Don’t cry until you are out of the Wood
Compared to the casualties of the Spanish-American War and the Great War – not counting, however, the victims of the American Flu – the losses in Operation Capstone were severe.
The Mexican guerrillas were intendly not aiming at killing all Americans, but tried wounding as many as possible. A killed soldier is just a dead body, but an injured one ties up his buddies for caretaking and requires a lot of resources, like special transport, drugs, hospitals, a bunch of physicians, nurses, etc. Thus, wounding a soldier puts a far greater stress on the enemy’s system than simply killing him.
Nevertheless, by the end of 1922, after the US forces had taken Mexico City and now controlled all of the area foreseen in the initial invasion plan, the number of soldiers killed in action amounted to 6,560, while more than 27,500 had already had to be evacuated from theatre because of their injuries or malady. At the same time, 738 Americans had died from diseases, 492 from ‘accidents’ and 15 had been shot after court-martial.
As these numbers could not be concealed from public, a certain disenchantment spread – especially with the hard core isolationists, who had been against the Mexican adventure from the start and now went into open opposition.
The US had not arrived in Mexico completely unprepared for setting up a new government. But José Vasconcelos Calderón, the former Minister of Education in the Obregón government, although a renowned writer and philosopher, was hardly someone who could hope to supplant Pancho Villa in the heart of the Mexicans.
Seen as a puppet of the Gringos, which he wasn’t because he had quite original own ideas about Mexico’s future, Vasconcelos never succeeded in gaining public approval. Constantly screened by American security, he and his cabinet remained obscure figures without influence.
If the guerrillas moved like fish in the pond of the people, the obvious answer was to drain the pond. There were two classical concepts how this could be achieved.
The Prussian/German one of 1870/71 and 1914 relied on terror. If one shot a sufficient number of indigenes and laid waste to enough villages and towns, resistance would soon die down because of fear of more reprisals. This had basically worked in France and Belgium, but it had made the Germans the target of a worldwide propaganda campaign painting them as brutes and barbarians.
The second, principally more intelligent, concept was that of the British in the Second Boer War. Crowding the indigenes into camps would also drain the pond of the guerillas without killing too many people. Unfortunately, because of British incompetence, lacking sanitation and health care and failing supply, this method had caused far more fatal casualties with the Boer Population than the beastly behaviour of the Germans in France and Belgium had caused to the Belgians and Frenchmen.
The US were now determined to better the British effort and make the camp system work.

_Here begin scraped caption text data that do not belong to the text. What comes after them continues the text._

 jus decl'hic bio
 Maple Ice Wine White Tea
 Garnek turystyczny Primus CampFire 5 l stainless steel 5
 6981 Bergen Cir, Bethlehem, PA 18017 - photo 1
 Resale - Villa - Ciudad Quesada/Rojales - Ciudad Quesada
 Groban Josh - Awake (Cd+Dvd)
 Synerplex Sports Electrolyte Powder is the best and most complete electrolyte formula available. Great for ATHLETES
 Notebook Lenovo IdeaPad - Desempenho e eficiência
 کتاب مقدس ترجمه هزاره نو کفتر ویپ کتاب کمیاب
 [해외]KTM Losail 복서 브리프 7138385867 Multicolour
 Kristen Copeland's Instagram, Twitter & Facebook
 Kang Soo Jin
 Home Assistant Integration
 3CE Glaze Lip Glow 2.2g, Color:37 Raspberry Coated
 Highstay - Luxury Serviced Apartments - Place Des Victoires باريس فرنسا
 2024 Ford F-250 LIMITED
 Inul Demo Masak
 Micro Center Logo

They called them ‘Shelter Facilities’ (SF) – carefully trying to avoid all allegation with the infamous British ‘Concentration Camps’.

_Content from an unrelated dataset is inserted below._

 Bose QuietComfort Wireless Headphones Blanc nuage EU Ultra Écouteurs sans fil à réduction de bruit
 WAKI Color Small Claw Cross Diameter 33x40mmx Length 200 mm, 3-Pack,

Run be the American Red Cross (ARC), the facilities were large tent camps of up to 25,000 inhabitants, each family been given an own tent. There would be schools, workshops and hospitals inside the camps – as well as adequate sanitation and sports facilities, camp newspapers, etc.
The inner perimeter would be run by the ARC, the outer – security – perimeter by National Guard units.

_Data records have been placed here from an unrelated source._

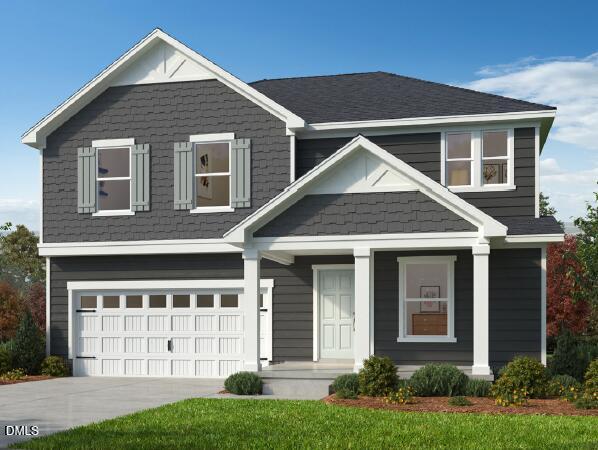 233 Gatsby Station Boulevard Property Photo 1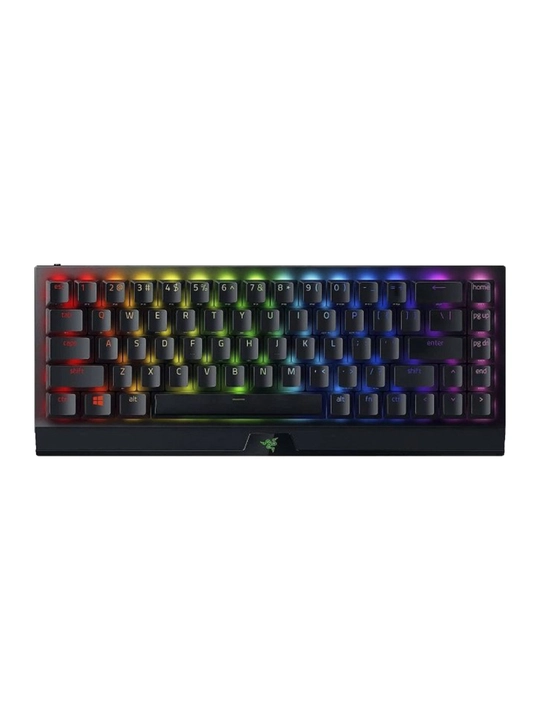 Беспроводная клавиатура Razer Blackwidow V3 Mini Hyperspeed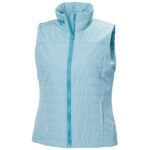 Damska kurtka bez rękawów Helly Hansen Crew Insulator 2.0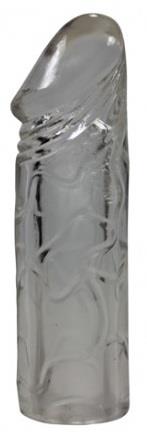 Rebel Mega Dick Sleeve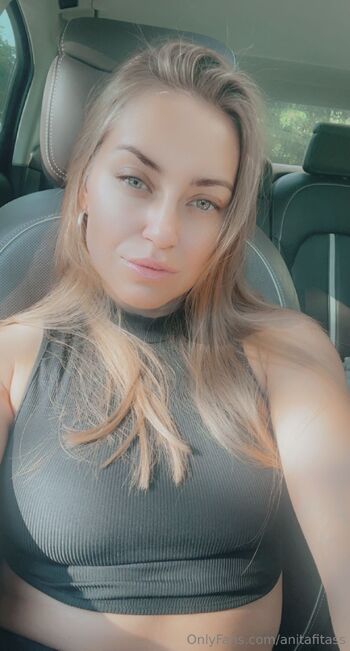 Anitafitas / anitafitass nude photo #1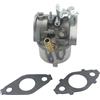DORFEY Adatto for Vocho Bongo 3 4.6cm Baileyton 798917 695727 790558 791292 791953 794587 tosaerba carburatore motore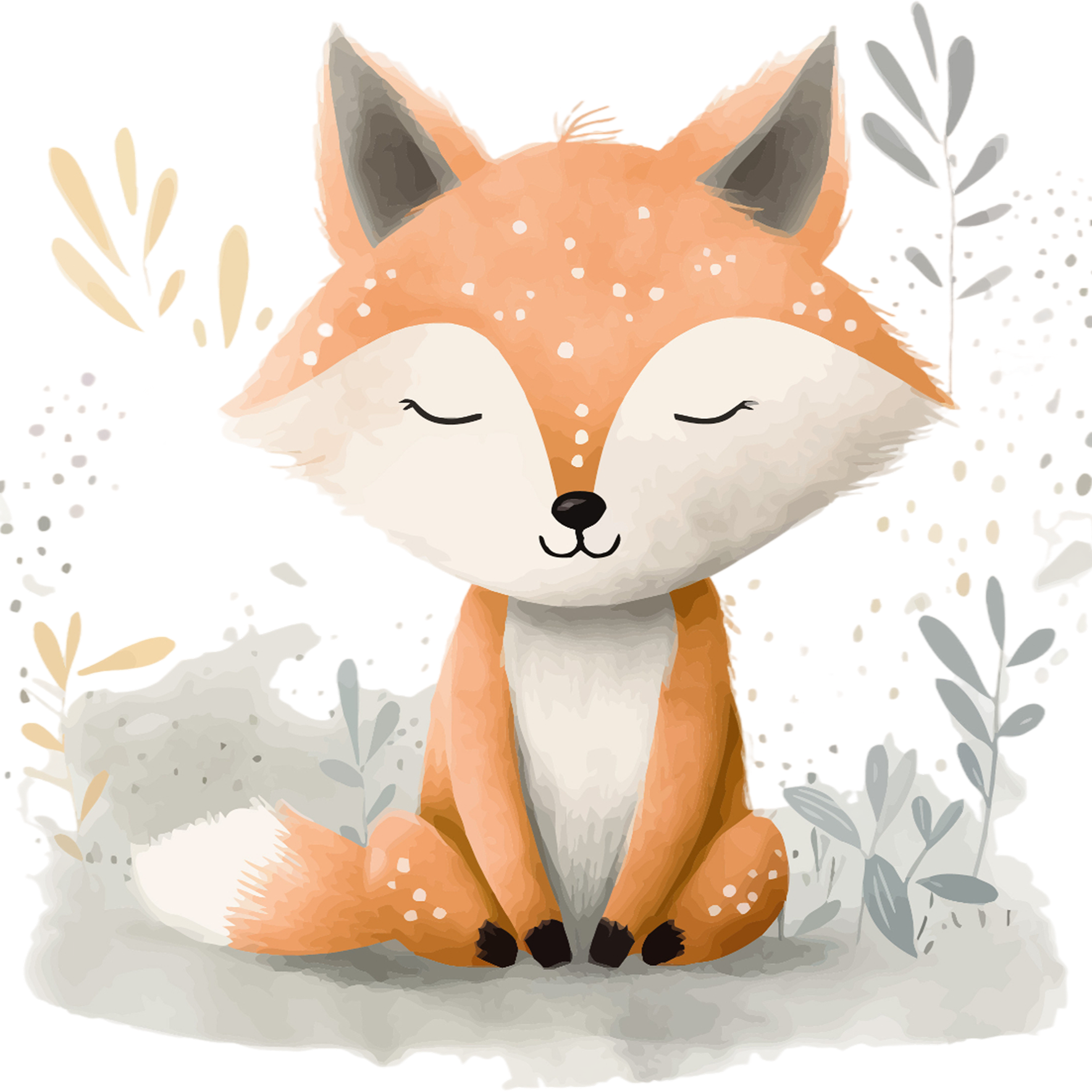 Frazzled Fox Trail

What looked good in theory, had some problems in real life.
First of all, the Mexicans didn’t like to be cooped up. It would force them to leave their houses, prevent them from tilling their fields and caring for their animals. The notion that they could be transported quite peacefully into the SFs soon had to be dropped. There was spontaneous fierce and well armed resistance with whole villages in open combat against the oppressors.
Secondly, the capacity to set up SFs was rather limited, if the supply system was to run steadily, the tempo had to be slow, only gradually progressing from north to south and along the littoral.
Thirdly, the capability to keep the Mexicans inside the SFs also proved inadequate. Once arrived, most people did nothing but plot and dapple in escape, leading to many more casualties when the guards used their rifles. But on average, from five Mexicans interned, two escaped again, mainly younger persons.
Needless to mention that the press coverage of the SF system by the Luxemburg/Goldman ODIM painted the US as black beasts and brutes à la outrance.
With escaped internees coming back to their villages, the death toll was rising even further. The US troops were under order to open fire on everyone encountered in the ‘evacuated areas’. Yet, most of their victims were not guerrillas, but ordinary farmers and village men.
Of course, neither Leon Trotsky nor Emma Goldman had been captured when Mexico City was occupied. And there was absolutely no indication that Mexican resistance was going to falter in the near future.
It also was clear that the US did not have sufficient troops to occupy and control all of Mexico.
By New Year’s Eve 1922, the Owen Administration was coming under considerable domestic pressure to either produce a quick success or abandon the Mexican adventure.